Verlängerung des Unterhalts für die Betreuung eines behinderten nichtehelichen Kindes

Der BGH hat am 10.06.2015 (Az: XII ZB 251/14) entschieden, dass der
Unterhalt für die Betreuung eines behinderten nichtehelichen Kindes
verlängert werden kann.

Voraussetzung dafür ist nach § 1615 l Abs. 2 BGB, dass kindes- oder
elternbezogenen Gründe vorliegen, um den Unterhaltsanspruch der Mutter
zu verlängern.

In dem Beschluss zugrunde liegenden Fall hat die Mutter ihren 100 %
schwerbehinderten Sohn betreut. Sie muss, auch wenn sich das Kind in der
Kindertagesstätte befindet, ständig rufbereit sein. Zudem muss das Kind
häufig früher aus der Kindertagesstätte abgeholt werden, um
Therapietermine wahrnehmen zu können.

Das OLG Karlsruhe hatte zunächst entschieden, dass der Kindsmutter
aufgrund der Betreuung des behinderten Kindes kein verlängerter
Unterhalt gegen den Kindsvater zusteht, da sie wenigstens einer
Teilzeitbeschäftigung nachkommen könne. Zudem sollte nach Ansicht des
Gerichts die Betreuung des Kindes durch Dritte, z.B. die Großeltern,
übernommen werden.

Dem ist der BGH nicht gefolgt, vielmehr müsse über eine verlängerte
Unterhaltsverpflichtung des Vaters erneut entschieden werden.
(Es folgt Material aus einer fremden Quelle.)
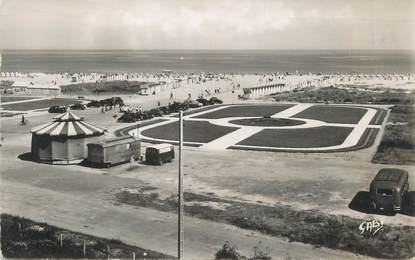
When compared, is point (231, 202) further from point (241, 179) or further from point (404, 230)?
point (404, 230)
Hierbei ist im jeweiligen Einzelfall zu betrachten, ob kindes- oder
elternbezogenen Gründe vorliegen.
Nach Ansicht des BGH liegen solche Gründe vor, wenn die Mutter jederzeit
damit rechnen muss, dass ihr Kind eine persönliche Betreuung benötigt.

Insbesondere müssen überobligationsmäßige Belastungen der Mutter, wie
besondere Erziehungs- oder Betreuungsleistungen am Morgen oder späten
Nachmittag in die Entscheidung des Gerichts einbezogen werden.